The Lord Jesus and the disciples preached primarily about the Kingdom: “And Jesus went about all Galilee, teaching in their synagogues, and preaching the gospel of the kingdom . . .” (Mt. 4:23); “And [Jesus] sent [the twelve] to preach the kingdom of God, and to heal the sick” (Lk. 9:2). After Christ’s death and resurrection the content of the preaching was expanded to include things about the Lord Jesus Christ as well. The Kingdom and Jesus Christ are por- trayed in Scripture as the two main themes of  preaching:

“But when [the Samaritans] believed Philip preaching the things concerning the kingdom of God, and the name of Jesus Christ, they were baptized, both men and women” (Acts 8:12);

“. . . preaching the kingdom of God, and teaching those things which concern the Lord Jesus Christ, with all confidence, no man forbidding him [Paul]”  (28:31).

The command to preach

Preaching is essential because it is the way in which others are able to believe in the gospel: “How then shall they call on him in whom they have not believed? and how shall they believe in him of whom they have not heard? and how shall they hear without a preacher?” (Rom. 10:14).

 

The disciples were given a command to preach to all the world: “And [Jesus] said unto them [the eleven disciples], Go ye into all the world, and preach the gospel to every creature” (Mk. 16:15). This command was fulfilled before the end of the Jewish commonwealth in A.D. 70: “And this gospel of the kingdom shall be preached in all the world for a witness unto all nations; and then shall the end come” (Mt. 24:14). In fact the command had been fulfilled by the time Paul wrote the letter to the Colossians: “. . . if ye continue in the faith grounded and settled, and be not moved away from the hope of the gospel, which ye have heard, and which was preached to every creature which is under heaven; whereof I Paul am made a minister” (1:23).

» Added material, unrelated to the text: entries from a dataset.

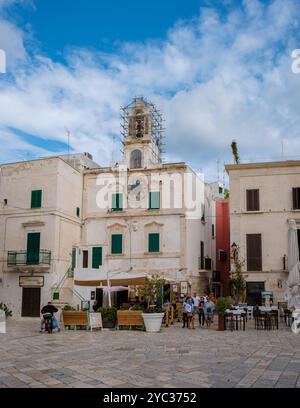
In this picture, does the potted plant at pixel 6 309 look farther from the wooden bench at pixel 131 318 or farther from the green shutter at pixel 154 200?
the wooden bench at pixel 131 318

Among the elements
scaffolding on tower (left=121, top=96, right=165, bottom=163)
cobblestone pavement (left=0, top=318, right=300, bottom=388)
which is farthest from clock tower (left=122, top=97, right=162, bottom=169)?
cobblestone pavement (left=0, top=318, right=300, bottom=388)

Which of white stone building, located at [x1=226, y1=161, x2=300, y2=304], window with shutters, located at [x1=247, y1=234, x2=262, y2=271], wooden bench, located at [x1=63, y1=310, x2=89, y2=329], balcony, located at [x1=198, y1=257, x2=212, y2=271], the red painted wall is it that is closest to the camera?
wooden bench, located at [x1=63, y1=310, x2=89, y2=329]

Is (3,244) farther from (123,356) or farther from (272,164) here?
(123,356)

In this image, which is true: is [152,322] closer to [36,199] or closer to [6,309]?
[6,309]

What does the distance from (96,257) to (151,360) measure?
1812 cm

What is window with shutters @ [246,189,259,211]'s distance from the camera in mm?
25500

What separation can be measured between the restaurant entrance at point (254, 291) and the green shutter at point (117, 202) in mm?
8589

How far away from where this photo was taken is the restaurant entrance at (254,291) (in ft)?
81.0

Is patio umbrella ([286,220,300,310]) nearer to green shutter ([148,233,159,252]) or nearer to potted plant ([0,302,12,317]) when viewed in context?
green shutter ([148,233,159,252])

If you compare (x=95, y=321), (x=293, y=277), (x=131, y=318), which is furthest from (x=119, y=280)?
(x=293, y=277)

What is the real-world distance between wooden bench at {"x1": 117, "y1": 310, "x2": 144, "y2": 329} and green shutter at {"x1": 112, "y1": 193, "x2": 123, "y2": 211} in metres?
11.7

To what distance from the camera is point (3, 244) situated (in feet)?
87.2
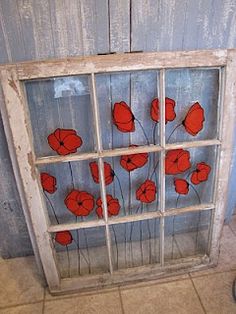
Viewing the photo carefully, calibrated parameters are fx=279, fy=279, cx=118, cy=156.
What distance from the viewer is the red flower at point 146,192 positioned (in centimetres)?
140

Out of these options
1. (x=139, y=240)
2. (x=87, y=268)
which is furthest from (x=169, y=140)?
(x=87, y=268)

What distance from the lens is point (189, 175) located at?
A: 4.83 feet

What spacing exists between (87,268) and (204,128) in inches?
38.1

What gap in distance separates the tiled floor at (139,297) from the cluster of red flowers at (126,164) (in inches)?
11.7

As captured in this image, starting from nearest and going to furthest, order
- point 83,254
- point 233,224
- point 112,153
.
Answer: point 112,153 < point 83,254 < point 233,224

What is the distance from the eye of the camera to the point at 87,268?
1.53 metres

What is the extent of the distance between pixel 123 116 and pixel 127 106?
0.05 m

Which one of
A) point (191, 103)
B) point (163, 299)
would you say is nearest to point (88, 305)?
point (163, 299)

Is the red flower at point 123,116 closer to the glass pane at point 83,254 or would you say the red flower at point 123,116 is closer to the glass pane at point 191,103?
the glass pane at point 191,103

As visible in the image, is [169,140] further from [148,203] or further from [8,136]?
[8,136]

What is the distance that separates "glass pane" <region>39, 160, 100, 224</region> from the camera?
1336 millimetres

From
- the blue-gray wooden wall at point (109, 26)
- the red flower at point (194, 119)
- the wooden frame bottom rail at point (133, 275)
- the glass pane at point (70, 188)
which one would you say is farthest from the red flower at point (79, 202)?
the red flower at point (194, 119)

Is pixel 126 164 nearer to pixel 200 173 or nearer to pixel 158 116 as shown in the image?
pixel 158 116

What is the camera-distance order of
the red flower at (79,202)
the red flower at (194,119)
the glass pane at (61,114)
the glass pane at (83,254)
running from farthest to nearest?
the glass pane at (83,254) → the red flower at (79,202) → the red flower at (194,119) → the glass pane at (61,114)
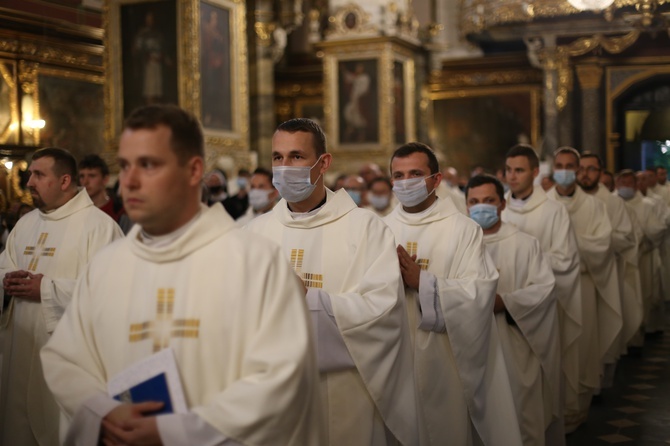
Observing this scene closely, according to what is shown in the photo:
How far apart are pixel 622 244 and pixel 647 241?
3.04 m

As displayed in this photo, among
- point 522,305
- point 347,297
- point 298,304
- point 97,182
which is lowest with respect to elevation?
point 522,305

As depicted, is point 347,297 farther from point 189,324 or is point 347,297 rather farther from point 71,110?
point 71,110

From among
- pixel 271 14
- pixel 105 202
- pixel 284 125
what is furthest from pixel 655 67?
pixel 284 125

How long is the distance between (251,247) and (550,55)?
18877mm

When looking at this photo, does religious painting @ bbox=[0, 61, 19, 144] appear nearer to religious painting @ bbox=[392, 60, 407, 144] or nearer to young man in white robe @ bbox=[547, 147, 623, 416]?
religious painting @ bbox=[392, 60, 407, 144]

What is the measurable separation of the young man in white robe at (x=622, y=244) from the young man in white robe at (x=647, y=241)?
190 cm

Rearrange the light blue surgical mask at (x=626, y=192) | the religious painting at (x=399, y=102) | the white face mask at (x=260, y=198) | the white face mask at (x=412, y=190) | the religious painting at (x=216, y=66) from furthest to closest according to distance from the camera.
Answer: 1. the religious painting at (x=399, y=102)
2. the religious painting at (x=216, y=66)
3. the light blue surgical mask at (x=626, y=192)
4. the white face mask at (x=260, y=198)
5. the white face mask at (x=412, y=190)

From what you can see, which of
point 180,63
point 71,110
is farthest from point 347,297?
point 71,110

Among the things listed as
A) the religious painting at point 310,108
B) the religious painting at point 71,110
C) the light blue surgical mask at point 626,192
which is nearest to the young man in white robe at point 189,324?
the light blue surgical mask at point 626,192

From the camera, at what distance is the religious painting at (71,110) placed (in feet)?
54.5

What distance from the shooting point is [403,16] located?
65.4 feet

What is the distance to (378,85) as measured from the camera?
64.8 feet

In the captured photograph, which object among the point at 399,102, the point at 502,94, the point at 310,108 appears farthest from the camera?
the point at 502,94

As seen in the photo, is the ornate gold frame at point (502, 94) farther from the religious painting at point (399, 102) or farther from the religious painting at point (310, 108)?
the religious painting at point (310, 108)
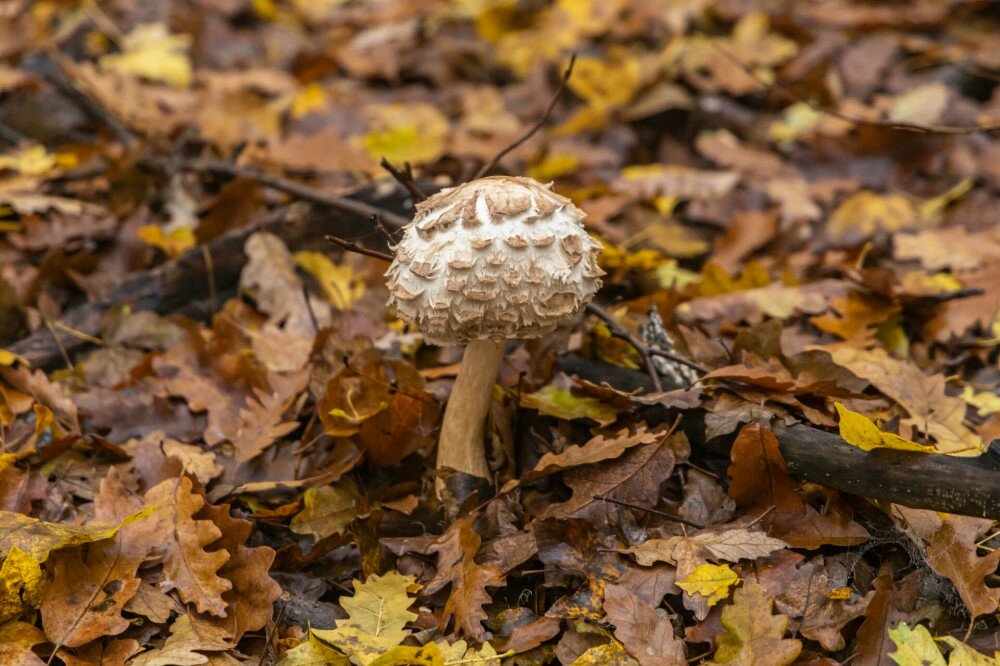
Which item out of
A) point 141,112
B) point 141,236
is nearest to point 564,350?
point 141,236

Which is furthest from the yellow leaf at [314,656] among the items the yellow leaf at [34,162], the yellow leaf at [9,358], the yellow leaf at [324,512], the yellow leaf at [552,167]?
the yellow leaf at [34,162]

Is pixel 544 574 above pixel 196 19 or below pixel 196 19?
below

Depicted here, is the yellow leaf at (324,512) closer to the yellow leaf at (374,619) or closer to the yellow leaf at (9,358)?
the yellow leaf at (374,619)

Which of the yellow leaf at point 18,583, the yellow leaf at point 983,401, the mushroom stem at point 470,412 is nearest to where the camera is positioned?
the yellow leaf at point 18,583

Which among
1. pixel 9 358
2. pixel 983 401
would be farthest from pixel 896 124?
pixel 9 358

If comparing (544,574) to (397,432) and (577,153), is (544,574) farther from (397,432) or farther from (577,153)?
(577,153)

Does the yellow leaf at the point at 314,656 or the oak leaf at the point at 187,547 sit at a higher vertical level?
the oak leaf at the point at 187,547

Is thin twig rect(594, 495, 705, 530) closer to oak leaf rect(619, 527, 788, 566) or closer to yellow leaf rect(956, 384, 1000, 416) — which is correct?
oak leaf rect(619, 527, 788, 566)
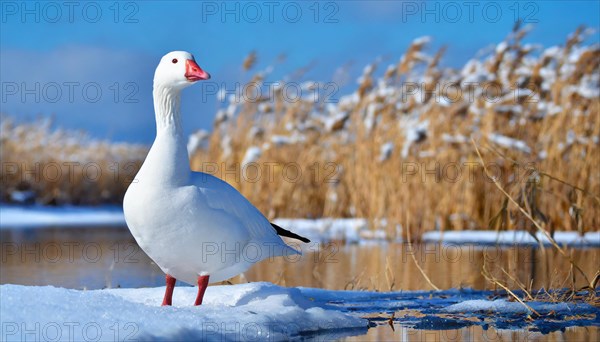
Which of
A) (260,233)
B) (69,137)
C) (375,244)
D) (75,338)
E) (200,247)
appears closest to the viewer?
(75,338)

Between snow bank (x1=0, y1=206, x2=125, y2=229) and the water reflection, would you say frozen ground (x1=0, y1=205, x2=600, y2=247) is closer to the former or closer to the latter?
snow bank (x1=0, y1=206, x2=125, y2=229)

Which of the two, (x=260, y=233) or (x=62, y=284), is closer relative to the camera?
(x=260, y=233)

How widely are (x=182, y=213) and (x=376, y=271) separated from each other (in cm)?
314

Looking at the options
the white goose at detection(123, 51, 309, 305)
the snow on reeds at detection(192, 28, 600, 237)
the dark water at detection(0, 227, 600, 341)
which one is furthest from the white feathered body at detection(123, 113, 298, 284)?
the snow on reeds at detection(192, 28, 600, 237)

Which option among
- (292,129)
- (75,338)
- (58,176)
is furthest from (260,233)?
(58,176)

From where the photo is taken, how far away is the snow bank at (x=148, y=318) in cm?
306

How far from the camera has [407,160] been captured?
33.7 ft

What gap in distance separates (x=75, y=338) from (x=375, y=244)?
Result: 6662 mm

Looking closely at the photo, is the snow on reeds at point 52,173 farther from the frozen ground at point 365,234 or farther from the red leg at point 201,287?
the red leg at point 201,287

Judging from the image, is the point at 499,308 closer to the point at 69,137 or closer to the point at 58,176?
the point at 58,176

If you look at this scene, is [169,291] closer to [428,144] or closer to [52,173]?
[428,144]

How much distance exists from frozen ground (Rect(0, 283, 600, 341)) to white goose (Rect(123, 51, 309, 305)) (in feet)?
0.71

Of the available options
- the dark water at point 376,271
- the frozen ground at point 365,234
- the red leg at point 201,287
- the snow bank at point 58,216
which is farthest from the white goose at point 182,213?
the snow bank at point 58,216

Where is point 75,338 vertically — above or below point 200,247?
below
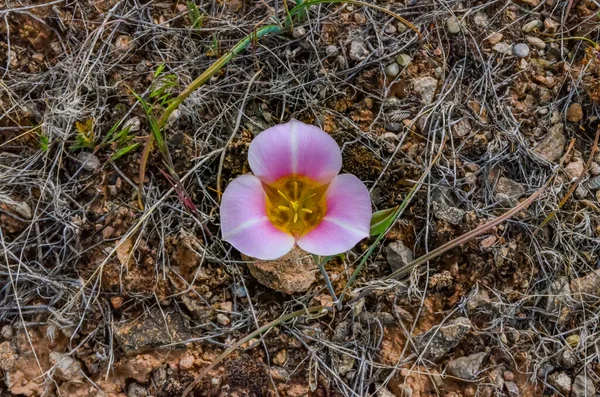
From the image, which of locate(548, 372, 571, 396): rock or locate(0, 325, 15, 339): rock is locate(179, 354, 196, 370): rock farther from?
locate(548, 372, 571, 396): rock

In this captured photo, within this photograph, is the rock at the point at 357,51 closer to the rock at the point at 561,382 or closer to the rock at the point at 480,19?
the rock at the point at 480,19

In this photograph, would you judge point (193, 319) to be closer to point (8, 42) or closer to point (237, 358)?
point (237, 358)

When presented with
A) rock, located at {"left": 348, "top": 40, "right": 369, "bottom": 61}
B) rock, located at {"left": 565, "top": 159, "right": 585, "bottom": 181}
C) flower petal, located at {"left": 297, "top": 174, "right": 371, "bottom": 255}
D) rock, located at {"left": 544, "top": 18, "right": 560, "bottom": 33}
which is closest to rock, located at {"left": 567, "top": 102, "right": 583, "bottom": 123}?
rock, located at {"left": 565, "top": 159, "right": 585, "bottom": 181}

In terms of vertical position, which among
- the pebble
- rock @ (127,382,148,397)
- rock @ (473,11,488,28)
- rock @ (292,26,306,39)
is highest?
rock @ (292,26,306,39)

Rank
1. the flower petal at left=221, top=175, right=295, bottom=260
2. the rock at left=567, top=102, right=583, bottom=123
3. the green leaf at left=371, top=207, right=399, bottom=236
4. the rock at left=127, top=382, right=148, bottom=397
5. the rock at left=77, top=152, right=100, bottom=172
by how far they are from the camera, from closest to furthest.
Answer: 1. the flower petal at left=221, top=175, right=295, bottom=260
2. the green leaf at left=371, top=207, right=399, bottom=236
3. the rock at left=127, top=382, right=148, bottom=397
4. the rock at left=77, top=152, right=100, bottom=172
5. the rock at left=567, top=102, right=583, bottom=123

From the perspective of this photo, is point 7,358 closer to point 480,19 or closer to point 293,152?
point 293,152

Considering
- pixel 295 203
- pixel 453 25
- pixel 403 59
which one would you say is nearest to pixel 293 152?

When the Kingdom of God is established the gospel will once more be preached to all the world: “And I saw another angel fly in the midst of heaven, having the everlasting gospel to preach unto them that dwell on the earth, and to every nation, and kindred, and tongue, and people” (Rev. 14:6).

Although the command to preach to all the world was long ago fulfilled by the apostles, brethren and sisters should still be a shining light to those around   them:

“Ye are the light of the world. A city that is set on an hill cannot be hid. Neither do men light a candle, and put it under a bushel, but on a candlestick; and it giveth light unto all that are in the house. Let your light so shine before men, that they may see your good works, and glorify your Father Which is in heaven” (Mt.  5:14-16);

“but sanctify the Lord God in your hearts: and be ready always to give an answer to every man that asketh you a reason of the hope that is in you with meekness and fear” (1 Pet. 3:15);

“preach the word; be instant in season, out of season; reprove, rebuke, exhort with all longsuffering and doctrine” (2 Tim. 4:2).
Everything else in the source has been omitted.